Park noise to be monitored, measured
Published 12:03 pm Wednesday, July 21, 2010
A monthlong noise study will begin next week at the Vicksburg National Military Park.
“We’re very interested in seeing what type of effect the various noises inside and outside the park have on our visitors when they’re listening to programs or just touring through the park,” said Virginia DuBowy, natural resources program manager for the federal preserve.
Noise monitors outfitted with microphones to gauge decibel levels will be placed in four areas of the park on Monday by National Park Service personnel from the Natural Sounds Program of Fort Collins, Colo. The monitors will capture sound levels for a month, after which Natural Sounds Program will analyze the findings and present park officials with a report.
The monitors will be placed deep inside the park’s northernmost wooded area, as well as at the visitor center off Clay Street, the Cairo Museum and South Loop inside the 1,800-acre park.
In conjunction with the monitoring project, Natural Sounds Program team members will present a public program on preserving natural and cultural soundscapes in National Parks in the visitor center at 6:30 p.m. Tuesday. Admission is free.
While DuBowy said the park does not get many complaints about noise from its visitors, officials may reconsider the location of some park programs and seasonal events based on the study’s findings. In the summertime, for example, speakers and programs conducted near the visitor center are sometimes muffled by the sounds of idling busses in the parking lot.
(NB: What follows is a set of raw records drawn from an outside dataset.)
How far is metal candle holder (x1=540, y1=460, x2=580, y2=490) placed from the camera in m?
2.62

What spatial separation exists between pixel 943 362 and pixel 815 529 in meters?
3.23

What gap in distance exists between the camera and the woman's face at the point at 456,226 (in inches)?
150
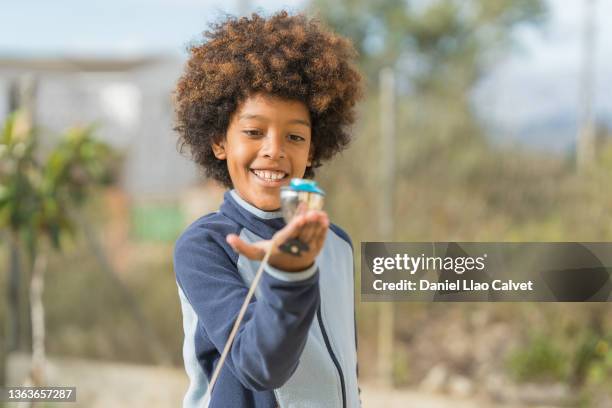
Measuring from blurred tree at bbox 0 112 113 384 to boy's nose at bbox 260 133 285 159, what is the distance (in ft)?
9.68

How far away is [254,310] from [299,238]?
0.16 meters

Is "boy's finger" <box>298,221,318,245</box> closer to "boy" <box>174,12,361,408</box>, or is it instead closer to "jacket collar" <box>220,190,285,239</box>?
"boy" <box>174,12,361,408</box>

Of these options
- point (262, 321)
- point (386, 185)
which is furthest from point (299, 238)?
point (386, 185)

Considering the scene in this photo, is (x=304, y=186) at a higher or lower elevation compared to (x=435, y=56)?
lower

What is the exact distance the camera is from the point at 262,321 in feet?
3.72

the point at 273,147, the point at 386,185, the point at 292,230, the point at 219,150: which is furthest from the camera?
the point at 386,185

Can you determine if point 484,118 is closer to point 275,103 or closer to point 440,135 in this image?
point 440,135

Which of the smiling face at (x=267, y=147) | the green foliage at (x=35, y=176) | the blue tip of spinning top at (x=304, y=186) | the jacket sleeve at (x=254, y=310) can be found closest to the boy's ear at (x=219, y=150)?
the smiling face at (x=267, y=147)

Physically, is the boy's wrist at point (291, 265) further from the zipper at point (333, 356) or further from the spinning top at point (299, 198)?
the zipper at point (333, 356)

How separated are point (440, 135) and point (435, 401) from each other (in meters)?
1.65

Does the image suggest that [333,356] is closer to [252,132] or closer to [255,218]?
[255,218]

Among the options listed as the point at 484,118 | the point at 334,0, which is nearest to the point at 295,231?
the point at 484,118

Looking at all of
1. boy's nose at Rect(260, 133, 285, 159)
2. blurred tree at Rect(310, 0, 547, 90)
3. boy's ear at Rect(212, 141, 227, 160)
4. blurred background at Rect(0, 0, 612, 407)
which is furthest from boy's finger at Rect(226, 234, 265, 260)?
blurred tree at Rect(310, 0, 547, 90)

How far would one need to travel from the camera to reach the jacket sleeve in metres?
1.11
“We may have to modify the way we do some things. Maybe our policies will change as far as what you have to do in the parking lot,” she said. “But I really don’t know at this point. We’ll have to see what the report finds.”
DuBowy said park officials requested the study from NPS last year. It will also include analysis of sounds created by cannon and arms firings as part of park interpretive programs, construction in the park, nearby train whistles, Yazoo Diversion Canal traffic and Interstate 20 traffic.
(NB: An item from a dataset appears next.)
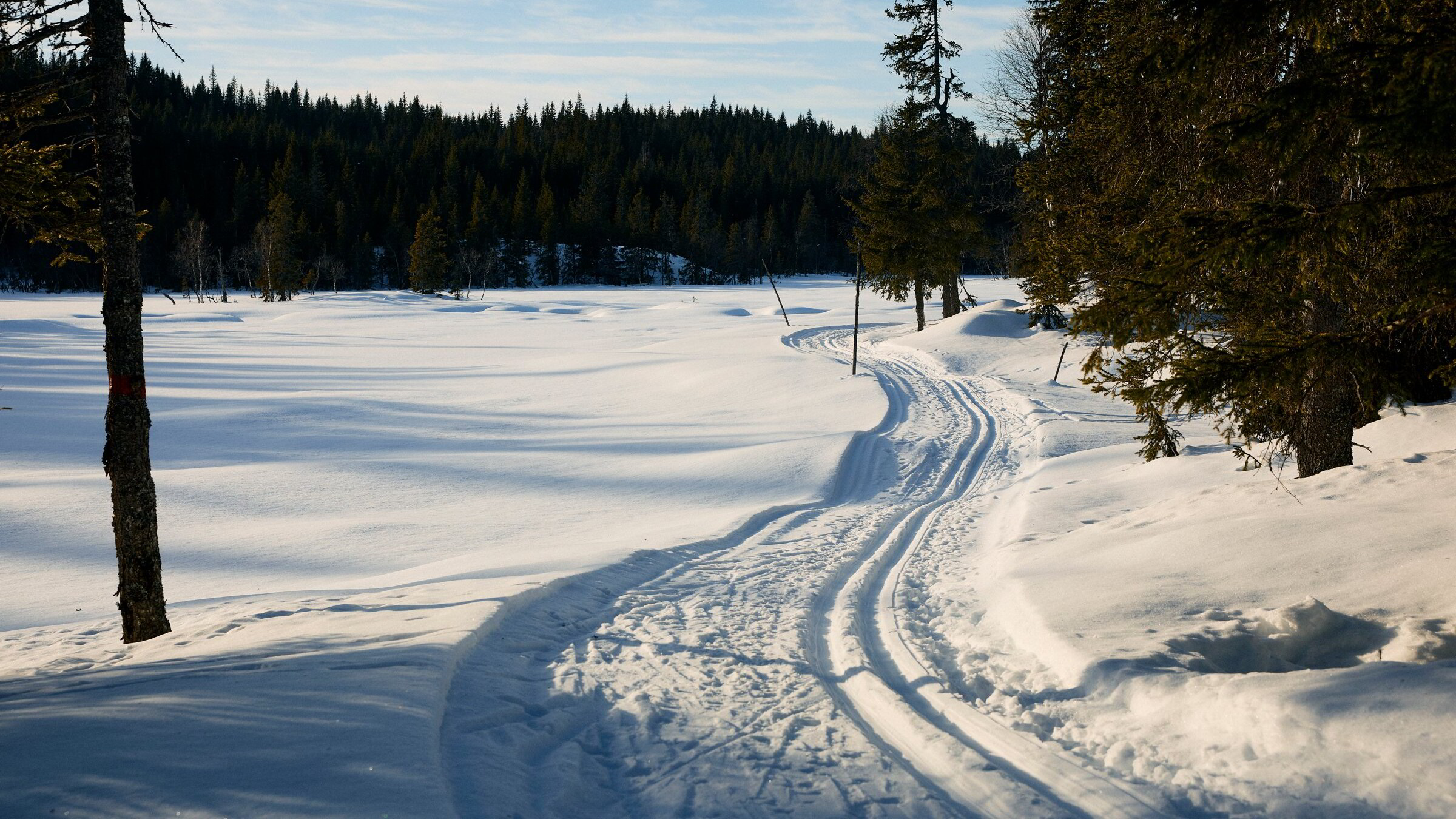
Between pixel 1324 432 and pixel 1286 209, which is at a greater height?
pixel 1286 209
“Also, we’re looking at any effects a possible expansion of I-20 would have,” said DuBowy.
The sounds created inside and outside the park are not suspected to have any effect on the integrity of the nearly 1,400 tablets, markets and monuments placed throughout the park and city, DuBowy said. The VNMP is the city’s No. 1 visitor attraction, drawing in about 700,000 tourists from around the world in recent years. Its tour roads track Union and Confederate siege lines from 1863.